The lonely prison years–health and other problems
After her conviction on 10 March 1893, Sarah was moved from the remand section of Darlinghurst Gaol to begin her period of solitary confinement. But Sarah only spent five more months in Darlinghurst Gaol before being sent to Bathurst Gaol on Thursay 10 August 1893, an extra punishment for her and her family because of its distance from Sydney. Bathurst Gaol was a similar vintage to Darlinghurst Gaol. Although building commenced in 1837, it was not completed until 1888 and provided similar living conditions to Darlinghurst Gaol. Sarah arrived after an overnight train journey and stayed for nearly two years.29
Before her journey to Bathurst, she asked to see John, since she had been told he was to be executed on the foll
owing Tuesday. On Thursday afternoon, 10 August, her wish was granted:
she was escorted to the condemned cell, where man and wife kissed each other fervently.

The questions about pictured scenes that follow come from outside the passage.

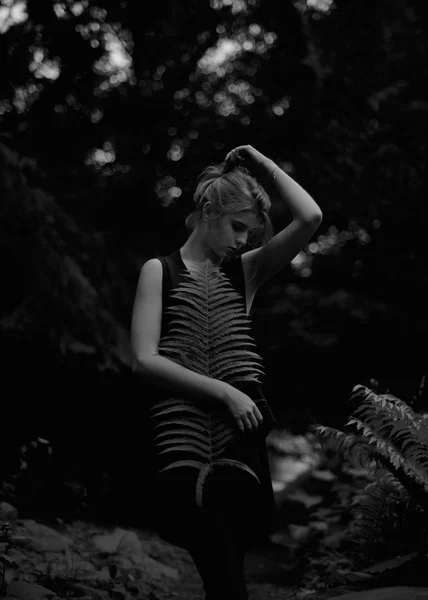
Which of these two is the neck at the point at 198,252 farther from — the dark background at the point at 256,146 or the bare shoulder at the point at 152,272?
the dark background at the point at 256,146

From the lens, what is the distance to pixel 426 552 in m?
2.95

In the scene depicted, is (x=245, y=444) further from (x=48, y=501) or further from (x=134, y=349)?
(x=48, y=501)

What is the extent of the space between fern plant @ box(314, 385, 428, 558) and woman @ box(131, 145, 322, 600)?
89 centimetres

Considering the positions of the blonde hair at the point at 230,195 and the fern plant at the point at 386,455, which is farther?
the fern plant at the point at 386,455

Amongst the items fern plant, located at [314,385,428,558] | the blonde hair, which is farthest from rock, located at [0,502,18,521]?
the blonde hair

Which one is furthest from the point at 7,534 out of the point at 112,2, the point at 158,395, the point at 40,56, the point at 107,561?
the point at 112,2

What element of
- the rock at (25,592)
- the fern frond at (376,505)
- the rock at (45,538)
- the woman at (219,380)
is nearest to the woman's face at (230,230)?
the woman at (219,380)

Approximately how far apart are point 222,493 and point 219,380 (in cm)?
39

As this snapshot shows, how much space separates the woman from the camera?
1.82 metres

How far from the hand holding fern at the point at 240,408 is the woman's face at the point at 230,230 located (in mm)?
637

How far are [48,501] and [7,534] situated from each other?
2.33 m

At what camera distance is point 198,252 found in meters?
2.28

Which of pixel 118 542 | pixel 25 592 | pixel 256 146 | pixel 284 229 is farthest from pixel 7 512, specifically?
pixel 256 146

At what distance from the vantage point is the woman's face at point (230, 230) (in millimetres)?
2160
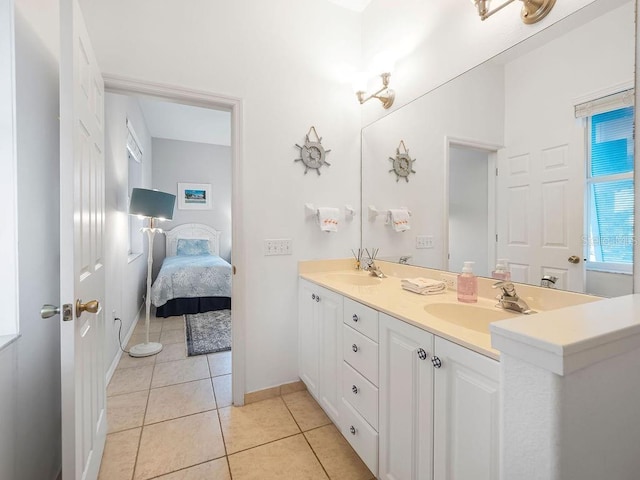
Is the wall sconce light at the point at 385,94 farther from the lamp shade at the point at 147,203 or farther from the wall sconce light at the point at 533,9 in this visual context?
the lamp shade at the point at 147,203

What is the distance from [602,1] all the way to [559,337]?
49.4 inches

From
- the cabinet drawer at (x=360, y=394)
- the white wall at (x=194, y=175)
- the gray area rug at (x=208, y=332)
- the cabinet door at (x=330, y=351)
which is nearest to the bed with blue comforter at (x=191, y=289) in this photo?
the gray area rug at (x=208, y=332)

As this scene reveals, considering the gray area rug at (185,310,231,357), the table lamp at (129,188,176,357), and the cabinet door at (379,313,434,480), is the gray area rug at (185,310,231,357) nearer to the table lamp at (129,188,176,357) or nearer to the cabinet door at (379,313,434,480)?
the table lamp at (129,188,176,357)

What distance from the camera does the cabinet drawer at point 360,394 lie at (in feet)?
4.28

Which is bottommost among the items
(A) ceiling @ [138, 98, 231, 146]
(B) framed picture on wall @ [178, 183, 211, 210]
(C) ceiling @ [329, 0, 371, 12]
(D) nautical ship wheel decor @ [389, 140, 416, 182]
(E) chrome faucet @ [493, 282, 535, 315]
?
(E) chrome faucet @ [493, 282, 535, 315]

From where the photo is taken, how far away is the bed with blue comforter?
3.82 meters

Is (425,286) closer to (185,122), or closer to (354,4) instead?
(354,4)

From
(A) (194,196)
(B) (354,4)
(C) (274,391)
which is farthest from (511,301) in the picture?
(A) (194,196)

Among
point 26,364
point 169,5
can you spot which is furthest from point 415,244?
point 169,5

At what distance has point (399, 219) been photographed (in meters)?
2.03

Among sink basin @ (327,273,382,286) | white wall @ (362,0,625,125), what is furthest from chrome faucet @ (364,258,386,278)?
white wall @ (362,0,625,125)

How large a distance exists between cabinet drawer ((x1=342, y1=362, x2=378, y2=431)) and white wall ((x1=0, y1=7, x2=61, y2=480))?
50.3 inches

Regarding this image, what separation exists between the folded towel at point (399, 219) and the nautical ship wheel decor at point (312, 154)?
0.62m

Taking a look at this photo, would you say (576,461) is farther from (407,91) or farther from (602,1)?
(407,91)
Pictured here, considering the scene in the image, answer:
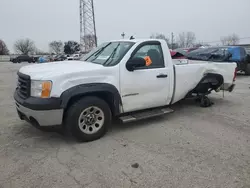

Neither had anything to say, and in a few moments Mrs. Makin was removed in a hysterical state just as she used to carry on during the inquest.
The journalist who reported this visit was suspicious, remarking that:
[w]hen she reached the train she was quite composed, and chatted away as if nothing had transpired—a fact which proves that in many instances her hysterical seizures were more or less assumed.30
John’s imminent execution and Sarah’s volatile mental state may have been the reason for her transfer. Sarah’s presence in the gaol at the time when John was executed would have been an extra punishment, perhaps tipping Sarah into one of her irrational and yet completely misunderstood emotional states.
By 1893, Sarah had been infected with syphilis for more than ten years. While not every infected person will develop tertiary syphilis—the final and most life-threatening phase of the disease—Sarah’s fits of ‘hysteria’ suggest she was in the final stage of syphilis and suffering from neurosyphilis. Neurosyphilis has several forms and occurs in about 10 per cent of untreated syphilitics. About 10 per cent of neurosyphilis is caused by meningovascular syphilis, or MVS, which ‘occurs as a result of damage to the blood vessels of the meninges, brain and spinal cord . . . causing a wide spectrum of neuro-logic impairments’.31 Sarah could also have suffered damage to the cortical regions of her brain which would have caused impairment of memory and speech, irritability, personality changes and psychotic symptoms.